## PROBLEMS TO WORK ON
1/ Transcribe everything in the article about Ismene, from "I first discovered" down to "scan an Alcaic stanza.".
2/ Condense the paragraph of the article about Ismene that begins "On that afternoon, Mom tasked me" into a shorter version that keeps its main facts.
3/ Write the next part of the article about Ismene, picking up after its final sentence.

## GIVEN PASSAGE
########################################
Did Translators of Sophocles Silence Ismene Because of Her Sexual History?

A line in ‘Antigone’ mysteriously migrated from Ismene’s mouth to her sister’s. Why?

What happened to Ismene? In one version of Sophocles’ Antigone, the daughter of Oedipus turns away from her interlocutor, Kreon, the ruler of Thebes, and addresses Haemon, his son, in absentia. Dearest Haemon! she says, how your father does you wrong. In another version, her sister, the doomed Antigone, replaces Ismene in the spotlight and speaks the very same line.

Ismene has been cheated of the line for hundreds of years by translators and editors, her words stolen out of her mouth and given to her sister. The transfer of the line may well be an example of the perpetuation of an age-old injustice against women who are seen as insufficiently pure.

I first discovered this when the line threw a wrench into my homework, or what passed for homework in my somewhat eccentric homeschool regimen.

The transfer of the line may well be an example of the perpetuation of an age-old injustice against women who are seen as insufficiently pure.

Mom, my homeschool educator, had elected to spare me the failings of the California public school curriculum, by far the most glaring of which in Mom’s eyes was that the system, unforgivably, allowed kids to ascend from K to 12 without once being asked to conjugate an irregular Ionic verb or scan an Alcaic stanza.

On that afternoon, Mom tasked me with translating a passage from the second episode of Sophocles’ Antigone. And I cheated. Instead of committing the passage in Greek to memory, as Mom insisted, I visited the nearby Will and Ariel Durant branch of the LA Public Library and cribbed from a translation from the shelves — the well-known David Grene version. I revamped the Grene lines so that they sounded as if they’d been composed by me, Mom’s wayward son. When I brought my work home, I checked it against the Greek text of the play — Mom favored R.D. Dawe’s 1979 Teubner edition — just in case Grene had taken liberties. Mom was exceptionally good at detecting liberties.
########################################
Data records
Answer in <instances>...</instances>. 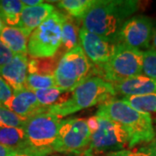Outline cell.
I'll return each mask as SVG.
<instances>
[{
    "label": "cell",
    "instance_id": "13",
    "mask_svg": "<svg viewBox=\"0 0 156 156\" xmlns=\"http://www.w3.org/2000/svg\"><path fill=\"white\" fill-rule=\"evenodd\" d=\"M29 59L26 55H14L12 60L0 67V76L13 91L25 89L28 76Z\"/></svg>",
    "mask_w": 156,
    "mask_h": 156
},
{
    "label": "cell",
    "instance_id": "23",
    "mask_svg": "<svg viewBox=\"0 0 156 156\" xmlns=\"http://www.w3.org/2000/svg\"><path fill=\"white\" fill-rule=\"evenodd\" d=\"M94 3L95 0H62L57 2V5L73 18L82 19Z\"/></svg>",
    "mask_w": 156,
    "mask_h": 156
},
{
    "label": "cell",
    "instance_id": "35",
    "mask_svg": "<svg viewBox=\"0 0 156 156\" xmlns=\"http://www.w3.org/2000/svg\"><path fill=\"white\" fill-rule=\"evenodd\" d=\"M11 156H33V155H30V154H29L27 153H24V152H16V153H14Z\"/></svg>",
    "mask_w": 156,
    "mask_h": 156
},
{
    "label": "cell",
    "instance_id": "31",
    "mask_svg": "<svg viewBox=\"0 0 156 156\" xmlns=\"http://www.w3.org/2000/svg\"><path fill=\"white\" fill-rule=\"evenodd\" d=\"M141 150L146 152L149 156H156V136L151 140L148 146L141 148Z\"/></svg>",
    "mask_w": 156,
    "mask_h": 156
},
{
    "label": "cell",
    "instance_id": "33",
    "mask_svg": "<svg viewBox=\"0 0 156 156\" xmlns=\"http://www.w3.org/2000/svg\"><path fill=\"white\" fill-rule=\"evenodd\" d=\"M14 153H16V151L0 144V156H11Z\"/></svg>",
    "mask_w": 156,
    "mask_h": 156
},
{
    "label": "cell",
    "instance_id": "27",
    "mask_svg": "<svg viewBox=\"0 0 156 156\" xmlns=\"http://www.w3.org/2000/svg\"><path fill=\"white\" fill-rule=\"evenodd\" d=\"M13 90L9 84L0 76V106H4L8 101L11 99Z\"/></svg>",
    "mask_w": 156,
    "mask_h": 156
},
{
    "label": "cell",
    "instance_id": "11",
    "mask_svg": "<svg viewBox=\"0 0 156 156\" xmlns=\"http://www.w3.org/2000/svg\"><path fill=\"white\" fill-rule=\"evenodd\" d=\"M80 46L89 61L95 67L106 64L113 56L116 44L107 41L84 28L79 32Z\"/></svg>",
    "mask_w": 156,
    "mask_h": 156
},
{
    "label": "cell",
    "instance_id": "21",
    "mask_svg": "<svg viewBox=\"0 0 156 156\" xmlns=\"http://www.w3.org/2000/svg\"><path fill=\"white\" fill-rule=\"evenodd\" d=\"M38 102L44 107H50L62 103L71 96V92L62 91L57 88L40 89L34 91Z\"/></svg>",
    "mask_w": 156,
    "mask_h": 156
},
{
    "label": "cell",
    "instance_id": "6",
    "mask_svg": "<svg viewBox=\"0 0 156 156\" xmlns=\"http://www.w3.org/2000/svg\"><path fill=\"white\" fill-rule=\"evenodd\" d=\"M143 51L124 44H116L115 52L106 64L95 67V74L110 83L141 75Z\"/></svg>",
    "mask_w": 156,
    "mask_h": 156
},
{
    "label": "cell",
    "instance_id": "36",
    "mask_svg": "<svg viewBox=\"0 0 156 156\" xmlns=\"http://www.w3.org/2000/svg\"><path fill=\"white\" fill-rule=\"evenodd\" d=\"M5 22H4L3 18H2L1 16H0V33H1L2 30L5 28Z\"/></svg>",
    "mask_w": 156,
    "mask_h": 156
},
{
    "label": "cell",
    "instance_id": "1",
    "mask_svg": "<svg viewBox=\"0 0 156 156\" xmlns=\"http://www.w3.org/2000/svg\"><path fill=\"white\" fill-rule=\"evenodd\" d=\"M135 0H95L81 19L83 28L116 44L122 23L139 9Z\"/></svg>",
    "mask_w": 156,
    "mask_h": 156
},
{
    "label": "cell",
    "instance_id": "9",
    "mask_svg": "<svg viewBox=\"0 0 156 156\" xmlns=\"http://www.w3.org/2000/svg\"><path fill=\"white\" fill-rule=\"evenodd\" d=\"M90 140L91 133L86 119L70 118L62 120L54 145V152L85 154L89 149Z\"/></svg>",
    "mask_w": 156,
    "mask_h": 156
},
{
    "label": "cell",
    "instance_id": "25",
    "mask_svg": "<svg viewBox=\"0 0 156 156\" xmlns=\"http://www.w3.org/2000/svg\"><path fill=\"white\" fill-rule=\"evenodd\" d=\"M27 119L17 115L5 107L0 106V127L23 128Z\"/></svg>",
    "mask_w": 156,
    "mask_h": 156
},
{
    "label": "cell",
    "instance_id": "12",
    "mask_svg": "<svg viewBox=\"0 0 156 156\" xmlns=\"http://www.w3.org/2000/svg\"><path fill=\"white\" fill-rule=\"evenodd\" d=\"M4 107L24 119L47 112L48 108L42 106L38 102L35 92L27 89L13 91L11 99L8 101Z\"/></svg>",
    "mask_w": 156,
    "mask_h": 156
},
{
    "label": "cell",
    "instance_id": "26",
    "mask_svg": "<svg viewBox=\"0 0 156 156\" xmlns=\"http://www.w3.org/2000/svg\"><path fill=\"white\" fill-rule=\"evenodd\" d=\"M143 74L156 80V50L153 49L143 51Z\"/></svg>",
    "mask_w": 156,
    "mask_h": 156
},
{
    "label": "cell",
    "instance_id": "20",
    "mask_svg": "<svg viewBox=\"0 0 156 156\" xmlns=\"http://www.w3.org/2000/svg\"><path fill=\"white\" fill-rule=\"evenodd\" d=\"M59 62V56L55 55L46 58H32L29 60L28 75L54 76Z\"/></svg>",
    "mask_w": 156,
    "mask_h": 156
},
{
    "label": "cell",
    "instance_id": "2",
    "mask_svg": "<svg viewBox=\"0 0 156 156\" xmlns=\"http://www.w3.org/2000/svg\"><path fill=\"white\" fill-rule=\"evenodd\" d=\"M95 115L106 117L118 123L129 137V147L142 142H150L155 132L149 114L140 112L122 100L111 99L101 103Z\"/></svg>",
    "mask_w": 156,
    "mask_h": 156
},
{
    "label": "cell",
    "instance_id": "28",
    "mask_svg": "<svg viewBox=\"0 0 156 156\" xmlns=\"http://www.w3.org/2000/svg\"><path fill=\"white\" fill-rule=\"evenodd\" d=\"M14 54L0 41V67L10 62Z\"/></svg>",
    "mask_w": 156,
    "mask_h": 156
},
{
    "label": "cell",
    "instance_id": "19",
    "mask_svg": "<svg viewBox=\"0 0 156 156\" xmlns=\"http://www.w3.org/2000/svg\"><path fill=\"white\" fill-rule=\"evenodd\" d=\"M23 8L20 0H0V16L8 26H18Z\"/></svg>",
    "mask_w": 156,
    "mask_h": 156
},
{
    "label": "cell",
    "instance_id": "29",
    "mask_svg": "<svg viewBox=\"0 0 156 156\" xmlns=\"http://www.w3.org/2000/svg\"><path fill=\"white\" fill-rule=\"evenodd\" d=\"M104 156H149L146 152L140 149L138 151L129 150V149H123V150L115 151L106 154Z\"/></svg>",
    "mask_w": 156,
    "mask_h": 156
},
{
    "label": "cell",
    "instance_id": "3",
    "mask_svg": "<svg viewBox=\"0 0 156 156\" xmlns=\"http://www.w3.org/2000/svg\"><path fill=\"white\" fill-rule=\"evenodd\" d=\"M115 95L112 83L99 76H92L74 89L71 96L66 101L48 107L47 112L61 118L96 104H101L113 99Z\"/></svg>",
    "mask_w": 156,
    "mask_h": 156
},
{
    "label": "cell",
    "instance_id": "30",
    "mask_svg": "<svg viewBox=\"0 0 156 156\" xmlns=\"http://www.w3.org/2000/svg\"><path fill=\"white\" fill-rule=\"evenodd\" d=\"M87 124H88V127L90 130V133L93 134L97 130V128L99 127V122H98L97 116L94 115V116L89 117V119H87Z\"/></svg>",
    "mask_w": 156,
    "mask_h": 156
},
{
    "label": "cell",
    "instance_id": "5",
    "mask_svg": "<svg viewBox=\"0 0 156 156\" xmlns=\"http://www.w3.org/2000/svg\"><path fill=\"white\" fill-rule=\"evenodd\" d=\"M94 74L95 66L89 61L79 45L60 58L54 73L56 87L62 91L72 92L86 80L94 76Z\"/></svg>",
    "mask_w": 156,
    "mask_h": 156
},
{
    "label": "cell",
    "instance_id": "10",
    "mask_svg": "<svg viewBox=\"0 0 156 156\" xmlns=\"http://www.w3.org/2000/svg\"><path fill=\"white\" fill-rule=\"evenodd\" d=\"M154 28V21L147 16H134L123 23L117 36L116 44L137 50H148Z\"/></svg>",
    "mask_w": 156,
    "mask_h": 156
},
{
    "label": "cell",
    "instance_id": "7",
    "mask_svg": "<svg viewBox=\"0 0 156 156\" xmlns=\"http://www.w3.org/2000/svg\"><path fill=\"white\" fill-rule=\"evenodd\" d=\"M66 15L55 11L29 37L27 54L32 58L52 57L62 43V27Z\"/></svg>",
    "mask_w": 156,
    "mask_h": 156
},
{
    "label": "cell",
    "instance_id": "4",
    "mask_svg": "<svg viewBox=\"0 0 156 156\" xmlns=\"http://www.w3.org/2000/svg\"><path fill=\"white\" fill-rule=\"evenodd\" d=\"M62 122L60 117L48 112L28 118L23 125L27 142L25 153L33 156H48L54 153Z\"/></svg>",
    "mask_w": 156,
    "mask_h": 156
},
{
    "label": "cell",
    "instance_id": "15",
    "mask_svg": "<svg viewBox=\"0 0 156 156\" xmlns=\"http://www.w3.org/2000/svg\"><path fill=\"white\" fill-rule=\"evenodd\" d=\"M55 11V7L47 3L33 7H25L21 13L17 27L28 37L34 30L37 28Z\"/></svg>",
    "mask_w": 156,
    "mask_h": 156
},
{
    "label": "cell",
    "instance_id": "24",
    "mask_svg": "<svg viewBox=\"0 0 156 156\" xmlns=\"http://www.w3.org/2000/svg\"><path fill=\"white\" fill-rule=\"evenodd\" d=\"M56 88L54 76H40V75H28L25 83V89L37 91L40 89Z\"/></svg>",
    "mask_w": 156,
    "mask_h": 156
},
{
    "label": "cell",
    "instance_id": "14",
    "mask_svg": "<svg viewBox=\"0 0 156 156\" xmlns=\"http://www.w3.org/2000/svg\"><path fill=\"white\" fill-rule=\"evenodd\" d=\"M116 94L124 96L142 95L156 93V80L139 75L124 81L112 83Z\"/></svg>",
    "mask_w": 156,
    "mask_h": 156
},
{
    "label": "cell",
    "instance_id": "32",
    "mask_svg": "<svg viewBox=\"0 0 156 156\" xmlns=\"http://www.w3.org/2000/svg\"><path fill=\"white\" fill-rule=\"evenodd\" d=\"M23 4V7H33V6H37L41 5V4H44V1L43 0H22L21 1Z\"/></svg>",
    "mask_w": 156,
    "mask_h": 156
},
{
    "label": "cell",
    "instance_id": "16",
    "mask_svg": "<svg viewBox=\"0 0 156 156\" xmlns=\"http://www.w3.org/2000/svg\"><path fill=\"white\" fill-rule=\"evenodd\" d=\"M28 37L18 27L5 26L0 33V41L14 55H26Z\"/></svg>",
    "mask_w": 156,
    "mask_h": 156
},
{
    "label": "cell",
    "instance_id": "18",
    "mask_svg": "<svg viewBox=\"0 0 156 156\" xmlns=\"http://www.w3.org/2000/svg\"><path fill=\"white\" fill-rule=\"evenodd\" d=\"M79 32L80 29L74 18L66 16L62 23V43L60 46V50L62 52H63V55L68 51L79 46Z\"/></svg>",
    "mask_w": 156,
    "mask_h": 156
},
{
    "label": "cell",
    "instance_id": "34",
    "mask_svg": "<svg viewBox=\"0 0 156 156\" xmlns=\"http://www.w3.org/2000/svg\"><path fill=\"white\" fill-rule=\"evenodd\" d=\"M150 49L156 50V25L154 26V30H153V35H152L150 43Z\"/></svg>",
    "mask_w": 156,
    "mask_h": 156
},
{
    "label": "cell",
    "instance_id": "17",
    "mask_svg": "<svg viewBox=\"0 0 156 156\" xmlns=\"http://www.w3.org/2000/svg\"><path fill=\"white\" fill-rule=\"evenodd\" d=\"M0 144L16 152H26L27 142L23 128L0 127Z\"/></svg>",
    "mask_w": 156,
    "mask_h": 156
},
{
    "label": "cell",
    "instance_id": "8",
    "mask_svg": "<svg viewBox=\"0 0 156 156\" xmlns=\"http://www.w3.org/2000/svg\"><path fill=\"white\" fill-rule=\"evenodd\" d=\"M99 127L91 134V140L85 156L108 154L129 147V137L127 132L118 123L106 117L98 116Z\"/></svg>",
    "mask_w": 156,
    "mask_h": 156
},
{
    "label": "cell",
    "instance_id": "22",
    "mask_svg": "<svg viewBox=\"0 0 156 156\" xmlns=\"http://www.w3.org/2000/svg\"><path fill=\"white\" fill-rule=\"evenodd\" d=\"M122 100L134 109L147 114L156 112V93L142 95L124 96Z\"/></svg>",
    "mask_w": 156,
    "mask_h": 156
}]
</instances>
########################################
## SET OF ANSWERS
1/
I first discovered this when the line threw a wrench into my homework, or what passed for homework in my somewhat eccentric homeschool regimen.

The transfer of the line may well be an example of the perpetuation of an age-old injustice against women who are seen as insufficiently pure.

Mom, my homeschool educator, had elected to spare me the failings of the California public school curriculum, by far the most glaring of which in Mom’s eyes was that the system, unforgivably, allowed kids to ascend from K to 12 without once being asked to conjugate an irregular Ionic verb or scan an Alcaic stanza.

2/ Assigned a passage from the second episode of Sophocles' Antigone, the author cheated. Instead of memorizing the Greek as Mom insisted, he copied David Grene's well-known translation from the Will and Ariel Durant branch of the LA Public Library and reworded it to sound like his own. At home he checked the work against Mom's preferred Greek text, R.D. Dawe's 1979 Teubner edition, in case Grene had taken liberties, which Mom was exceptionally good at detecting.

3/
And in fact, Grene had done something sketchy, so it seemed — or else Dawe had. The passage assigned was the short back-and-forth between Ismene and Kreon just before Ismene and Antigone are led away by Kreon’s guards at the end of the episode. Kreon speaks a line, then Ismene, then Kreon, and so on: stichomythia, a volleying form of dialogue common in Greek tragedy. Ismene says something like Seriously, you would kill your own son’s future bride? (This and subsequent translations are mine, not Grene’s.) Kreon answers crassly, Oh sure. No shortage of other fields for him to plow. Ismene says, But he’ll never find anyone as suited to him as my sister! Kreon says, Ugh. Suited or not, my sons will never marry enemies of the state.

At this point in the Grene translation, Ismene answers, which makes sense, because in stichomythia usually the same two characters volley without interruption for a solid page of text or two. But in Dawe’s Greek text, Antigone steps in and speaks the line: O most beloved Haemon, how your father dishonors you. That made sense too, because Antigone would naturally address her future husband as “dearest” or “most beloved,” while the endearment seemed a little on the strong side for timid, reserved Ismene. So what was the deal here? Why had the line flipped? To which of the sisters had Sophocles actually given the line?

Mom handled the confusion via our usual homeschool routine, by assigning me to improvise an essay that led off with one of her gnomic utterances: in this case, “I, Ismene, am a daughter of Oedipus, and I have been silenced.”

After she critiqued (meticulously) the essay, Mom walked me through the evidence: the aforementioned Dawe Greek text; a 1978 commentary on Sophocles by Jan Coenraad Kamerbeek which we frequently consulted (“let’s see what friend Kamerbeek has to say”), and the famous Jebb commentary on Antigone, first published in 1888. Each of these editions has been highly influential in its own way, and each gives the line in question, line 572, to Antigone, not Ismene. But this apparent consensus, spanning nearly a hundred years, is a relatively new development.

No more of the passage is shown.